A block of data:
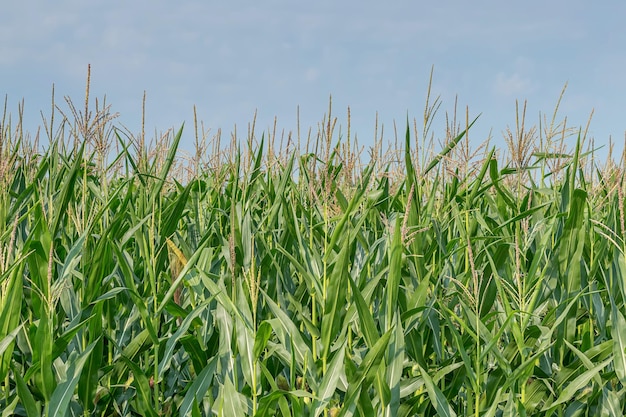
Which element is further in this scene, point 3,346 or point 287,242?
point 287,242

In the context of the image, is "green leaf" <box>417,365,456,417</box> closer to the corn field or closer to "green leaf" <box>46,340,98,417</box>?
the corn field

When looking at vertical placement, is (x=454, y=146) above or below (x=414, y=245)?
above

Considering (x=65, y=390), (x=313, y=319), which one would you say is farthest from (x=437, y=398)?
(x=65, y=390)

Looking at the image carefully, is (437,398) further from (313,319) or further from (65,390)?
Result: (65,390)

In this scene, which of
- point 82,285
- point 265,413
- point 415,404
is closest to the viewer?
point 265,413

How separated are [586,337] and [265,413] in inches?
54.8

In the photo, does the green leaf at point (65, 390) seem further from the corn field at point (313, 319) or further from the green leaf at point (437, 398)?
the green leaf at point (437, 398)

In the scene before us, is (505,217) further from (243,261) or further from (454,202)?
(243,261)

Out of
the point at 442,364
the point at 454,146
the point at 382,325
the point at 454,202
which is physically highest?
the point at 454,146

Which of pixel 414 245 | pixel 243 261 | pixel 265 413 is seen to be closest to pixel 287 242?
pixel 243 261

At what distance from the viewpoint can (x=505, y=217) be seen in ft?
10.2

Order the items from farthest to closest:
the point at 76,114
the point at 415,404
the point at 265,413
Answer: the point at 76,114, the point at 415,404, the point at 265,413

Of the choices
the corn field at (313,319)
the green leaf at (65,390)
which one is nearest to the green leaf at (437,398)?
the corn field at (313,319)

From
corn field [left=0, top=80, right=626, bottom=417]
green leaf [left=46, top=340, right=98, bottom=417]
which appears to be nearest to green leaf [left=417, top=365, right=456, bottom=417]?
corn field [left=0, top=80, right=626, bottom=417]
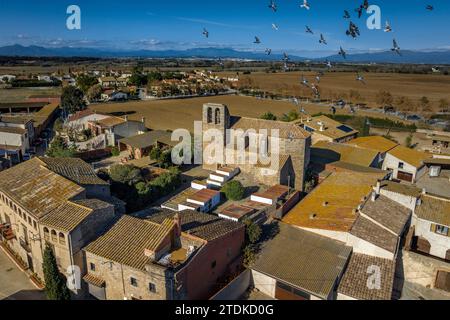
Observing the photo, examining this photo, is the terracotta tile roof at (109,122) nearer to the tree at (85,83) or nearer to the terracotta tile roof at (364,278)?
the terracotta tile roof at (364,278)

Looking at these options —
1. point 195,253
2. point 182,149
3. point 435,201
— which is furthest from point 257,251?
point 182,149

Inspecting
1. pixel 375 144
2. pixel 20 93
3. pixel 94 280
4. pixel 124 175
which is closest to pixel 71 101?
pixel 20 93

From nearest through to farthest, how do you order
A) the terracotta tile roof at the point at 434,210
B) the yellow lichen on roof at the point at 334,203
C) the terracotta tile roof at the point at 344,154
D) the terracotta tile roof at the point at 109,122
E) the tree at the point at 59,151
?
the terracotta tile roof at the point at 434,210 < the yellow lichen on roof at the point at 334,203 < the tree at the point at 59,151 < the terracotta tile roof at the point at 344,154 < the terracotta tile roof at the point at 109,122

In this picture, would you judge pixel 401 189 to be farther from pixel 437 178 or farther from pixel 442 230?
pixel 437 178

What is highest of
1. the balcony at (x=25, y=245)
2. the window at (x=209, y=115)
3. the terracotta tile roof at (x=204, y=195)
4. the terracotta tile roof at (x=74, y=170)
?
the window at (x=209, y=115)

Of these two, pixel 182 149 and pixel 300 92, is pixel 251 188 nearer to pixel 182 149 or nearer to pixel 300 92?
pixel 182 149

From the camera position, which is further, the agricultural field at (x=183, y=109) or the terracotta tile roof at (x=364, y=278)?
the agricultural field at (x=183, y=109)

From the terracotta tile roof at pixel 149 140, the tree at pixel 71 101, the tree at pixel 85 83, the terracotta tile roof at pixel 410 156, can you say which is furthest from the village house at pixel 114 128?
the tree at pixel 85 83

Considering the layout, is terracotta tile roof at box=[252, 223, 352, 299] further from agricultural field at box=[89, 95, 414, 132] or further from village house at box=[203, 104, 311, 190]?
agricultural field at box=[89, 95, 414, 132]
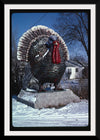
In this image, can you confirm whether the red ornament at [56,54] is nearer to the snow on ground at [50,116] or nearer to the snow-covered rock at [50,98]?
the snow-covered rock at [50,98]

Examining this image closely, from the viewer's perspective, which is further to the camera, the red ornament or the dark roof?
the dark roof

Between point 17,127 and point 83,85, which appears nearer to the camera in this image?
point 17,127

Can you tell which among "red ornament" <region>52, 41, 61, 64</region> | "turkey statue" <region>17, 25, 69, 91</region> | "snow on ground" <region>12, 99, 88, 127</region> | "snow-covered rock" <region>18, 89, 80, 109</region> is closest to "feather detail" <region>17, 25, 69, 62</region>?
"turkey statue" <region>17, 25, 69, 91</region>

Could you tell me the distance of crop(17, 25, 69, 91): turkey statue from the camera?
13.2 ft

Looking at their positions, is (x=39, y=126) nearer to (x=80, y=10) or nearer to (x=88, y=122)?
(x=88, y=122)

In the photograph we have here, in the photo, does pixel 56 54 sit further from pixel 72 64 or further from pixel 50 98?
pixel 50 98

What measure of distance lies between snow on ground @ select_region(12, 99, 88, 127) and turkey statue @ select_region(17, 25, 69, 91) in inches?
21.2

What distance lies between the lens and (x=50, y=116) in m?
4.07

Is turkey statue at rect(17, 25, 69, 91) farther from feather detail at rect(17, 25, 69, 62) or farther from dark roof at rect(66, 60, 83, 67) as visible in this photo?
dark roof at rect(66, 60, 83, 67)

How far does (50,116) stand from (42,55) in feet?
4.62

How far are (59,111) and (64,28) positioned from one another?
2.11 metres

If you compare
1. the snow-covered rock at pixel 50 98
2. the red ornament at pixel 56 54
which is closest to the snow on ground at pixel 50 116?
the snow-covered rock at pixel 50 98
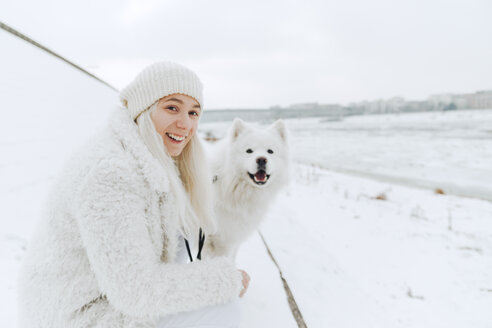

* Instruction *
Please count the lines above that contain the word "nearer". Reply with the number alone.

* Task response *
5